All comets might share their place of birth, new research says. For the first time ever, astronomer Christian Eistrup applied chemical models to fourteen well-known comets, surprisingly finding a clear pattern. His publication has been accepted in the journal Astronomy & Astrophysics.
Comets: balls of ice or more?
Comets travel through our solar system and are composed of ice, dust, and small rock-like particles. Their nuclei can be as large as tens of kilometres across. ‘Comets are everywhere, and sometimes with very funky orbits around the Sun. In the past, comets even have hit the Earth,’ Christian Eistrup says. ‘We know what comets consist of and which molecules are present in them. They vary in composition, but are normally seen as just one group of icy balls. Therefore, I wanted to know whether comets are indeed one group, or whether different subsets can be made.’
A new take on comets
‘What if I apply our existing chemical models to comets?’, Eistrup thought during his PhD at Leiden University. In the research team, which included Kavli Prize winner Ewine van Dishoeck, he developed models to predict the chemical composition of protoplanetary discs – flat discs of gas and dust encompassing young stars. Understanding these discs can give insight into how stars and planets form. Conveniently, these Leiden models turned out to be of help in learning about comets and their origins.
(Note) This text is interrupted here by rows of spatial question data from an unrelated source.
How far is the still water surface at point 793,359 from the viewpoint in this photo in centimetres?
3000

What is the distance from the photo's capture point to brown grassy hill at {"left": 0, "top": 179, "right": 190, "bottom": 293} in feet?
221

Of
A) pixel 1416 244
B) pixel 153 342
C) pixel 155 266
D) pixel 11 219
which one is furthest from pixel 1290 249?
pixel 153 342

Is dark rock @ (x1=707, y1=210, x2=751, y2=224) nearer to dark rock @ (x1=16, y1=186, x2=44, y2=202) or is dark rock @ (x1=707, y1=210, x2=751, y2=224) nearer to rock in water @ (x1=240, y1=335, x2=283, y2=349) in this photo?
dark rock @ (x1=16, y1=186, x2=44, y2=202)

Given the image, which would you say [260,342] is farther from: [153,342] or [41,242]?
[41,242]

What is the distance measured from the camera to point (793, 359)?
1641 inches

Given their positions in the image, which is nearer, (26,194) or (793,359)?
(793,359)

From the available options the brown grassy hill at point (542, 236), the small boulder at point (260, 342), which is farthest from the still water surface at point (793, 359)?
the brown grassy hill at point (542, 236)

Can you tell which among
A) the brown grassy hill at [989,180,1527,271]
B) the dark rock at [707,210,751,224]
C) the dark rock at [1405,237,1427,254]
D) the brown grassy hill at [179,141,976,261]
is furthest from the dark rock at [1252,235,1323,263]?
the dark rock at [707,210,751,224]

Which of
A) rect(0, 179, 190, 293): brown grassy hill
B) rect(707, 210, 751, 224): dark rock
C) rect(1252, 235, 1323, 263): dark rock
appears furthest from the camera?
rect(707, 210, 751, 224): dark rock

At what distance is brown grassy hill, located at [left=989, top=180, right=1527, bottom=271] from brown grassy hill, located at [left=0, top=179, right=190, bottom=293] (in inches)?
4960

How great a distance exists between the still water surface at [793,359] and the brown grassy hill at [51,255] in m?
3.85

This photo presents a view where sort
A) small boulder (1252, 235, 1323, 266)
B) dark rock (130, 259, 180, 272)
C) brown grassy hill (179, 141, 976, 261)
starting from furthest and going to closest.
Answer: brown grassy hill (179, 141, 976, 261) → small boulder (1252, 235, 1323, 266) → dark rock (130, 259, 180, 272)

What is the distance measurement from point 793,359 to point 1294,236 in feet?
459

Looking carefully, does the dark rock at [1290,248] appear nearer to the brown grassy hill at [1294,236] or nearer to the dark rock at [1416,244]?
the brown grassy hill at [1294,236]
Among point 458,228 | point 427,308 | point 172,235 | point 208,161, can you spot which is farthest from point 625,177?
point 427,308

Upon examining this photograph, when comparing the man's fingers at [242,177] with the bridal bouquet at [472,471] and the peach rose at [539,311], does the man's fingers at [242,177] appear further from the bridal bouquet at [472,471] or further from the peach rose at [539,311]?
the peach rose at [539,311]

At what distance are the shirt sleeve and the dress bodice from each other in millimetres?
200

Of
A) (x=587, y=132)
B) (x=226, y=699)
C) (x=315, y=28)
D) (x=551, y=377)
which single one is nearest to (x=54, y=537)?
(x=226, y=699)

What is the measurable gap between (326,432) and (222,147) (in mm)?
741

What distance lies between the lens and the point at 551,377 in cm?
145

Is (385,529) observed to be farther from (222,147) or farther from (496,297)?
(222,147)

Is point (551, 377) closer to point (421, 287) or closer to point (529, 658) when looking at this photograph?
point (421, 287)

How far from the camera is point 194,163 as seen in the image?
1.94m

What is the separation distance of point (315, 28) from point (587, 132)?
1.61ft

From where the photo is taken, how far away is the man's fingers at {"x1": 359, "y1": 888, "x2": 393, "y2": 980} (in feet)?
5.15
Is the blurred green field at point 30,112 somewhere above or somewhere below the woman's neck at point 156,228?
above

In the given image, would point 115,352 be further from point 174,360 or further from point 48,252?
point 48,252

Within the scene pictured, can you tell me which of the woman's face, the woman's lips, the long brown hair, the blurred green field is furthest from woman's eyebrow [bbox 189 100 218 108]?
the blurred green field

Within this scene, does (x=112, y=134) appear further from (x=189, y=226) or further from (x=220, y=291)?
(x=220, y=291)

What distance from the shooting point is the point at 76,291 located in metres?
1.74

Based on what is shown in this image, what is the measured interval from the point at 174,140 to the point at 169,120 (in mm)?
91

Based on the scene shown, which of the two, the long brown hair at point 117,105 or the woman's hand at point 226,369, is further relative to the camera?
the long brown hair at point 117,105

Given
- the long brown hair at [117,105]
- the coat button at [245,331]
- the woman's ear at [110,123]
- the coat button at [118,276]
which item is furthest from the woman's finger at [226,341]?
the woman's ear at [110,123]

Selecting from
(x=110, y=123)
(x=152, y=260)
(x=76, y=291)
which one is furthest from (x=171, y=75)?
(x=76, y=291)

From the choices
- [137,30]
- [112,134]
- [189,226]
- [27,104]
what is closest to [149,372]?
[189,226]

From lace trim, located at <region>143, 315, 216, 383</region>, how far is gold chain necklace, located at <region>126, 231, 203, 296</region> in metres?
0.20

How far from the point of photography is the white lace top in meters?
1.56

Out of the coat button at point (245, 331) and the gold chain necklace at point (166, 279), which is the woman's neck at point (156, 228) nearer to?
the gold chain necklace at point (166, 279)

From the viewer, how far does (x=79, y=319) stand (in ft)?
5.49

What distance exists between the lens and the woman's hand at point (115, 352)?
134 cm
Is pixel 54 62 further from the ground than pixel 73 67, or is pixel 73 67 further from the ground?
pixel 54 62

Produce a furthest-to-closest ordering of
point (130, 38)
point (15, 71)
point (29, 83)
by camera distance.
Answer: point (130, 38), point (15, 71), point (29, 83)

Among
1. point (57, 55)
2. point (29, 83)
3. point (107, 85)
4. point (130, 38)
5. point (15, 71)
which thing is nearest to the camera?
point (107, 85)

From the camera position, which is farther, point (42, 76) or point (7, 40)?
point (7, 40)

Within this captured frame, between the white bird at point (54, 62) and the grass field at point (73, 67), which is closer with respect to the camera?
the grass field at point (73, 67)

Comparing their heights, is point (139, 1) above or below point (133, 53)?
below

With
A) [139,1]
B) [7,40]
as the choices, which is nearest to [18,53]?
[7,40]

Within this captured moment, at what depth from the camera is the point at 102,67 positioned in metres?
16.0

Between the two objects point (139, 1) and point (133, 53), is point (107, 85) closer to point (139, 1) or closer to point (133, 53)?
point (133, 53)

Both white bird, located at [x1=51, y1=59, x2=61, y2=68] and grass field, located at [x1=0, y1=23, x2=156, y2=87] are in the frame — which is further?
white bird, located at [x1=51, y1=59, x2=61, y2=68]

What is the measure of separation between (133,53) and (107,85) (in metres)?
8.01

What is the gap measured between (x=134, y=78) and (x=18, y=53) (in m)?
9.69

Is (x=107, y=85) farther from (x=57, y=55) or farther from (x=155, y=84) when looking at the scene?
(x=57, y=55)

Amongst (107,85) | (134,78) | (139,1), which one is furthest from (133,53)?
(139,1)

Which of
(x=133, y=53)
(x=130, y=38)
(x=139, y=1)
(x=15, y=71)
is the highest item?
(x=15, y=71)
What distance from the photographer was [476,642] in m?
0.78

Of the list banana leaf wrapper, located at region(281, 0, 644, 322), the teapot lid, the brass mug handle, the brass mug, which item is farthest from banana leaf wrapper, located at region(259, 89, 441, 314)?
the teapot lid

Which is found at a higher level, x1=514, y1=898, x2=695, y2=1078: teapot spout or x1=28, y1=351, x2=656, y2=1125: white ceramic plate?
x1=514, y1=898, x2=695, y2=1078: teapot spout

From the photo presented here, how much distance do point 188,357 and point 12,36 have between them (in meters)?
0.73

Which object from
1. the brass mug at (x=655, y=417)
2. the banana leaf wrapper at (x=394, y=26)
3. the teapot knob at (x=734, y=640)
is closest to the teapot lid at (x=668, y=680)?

‘I thought it would be interesting to compare our chemical models with published data on comets,’ says the astronomer. ‘Luckily, I had the help of Ewine. We did some statistics to pin down if there was a special time or place in our young solar system, where our chemical models meet the data on comets.’ This happened to be the case, and to a surprising extent. Where the researchers hoped for a number of comets sharing similarities, it turned out that all fourteen comets showed the same trend. ‘There was a single model that fitted each comet best, thereby indicating that they share their origin.’
And that origin is somewhere close to our young Sun, when it was still encircled by a protoplanetary disc and our planets were still forming. The model suggests a zone around the Sun, inside the range where carbon monoxide becomes ice – relatively far away from the nucleus of the young Sun. ‘At these locations, the temperature varies from 21 to 28 Kelvin, which is around minus 250 degrees Celsius. That’s very cold, so cold that almost all the molecules we know are ice.
‘From our models, we know that there are some reactions taking place in the ice phase – although very slowly, in a time-frame of 100,000 to 1 million years. But that could explain why there are different comets with different compositions.’
But if comets come from the same place, how do they end up in different places and orbits in our solar system? ‘Although we now think they formed in similar locations around the young Sun, the orbits of some of these comets could be disturbed – for instance by Jupiter – which explains the different orbits.’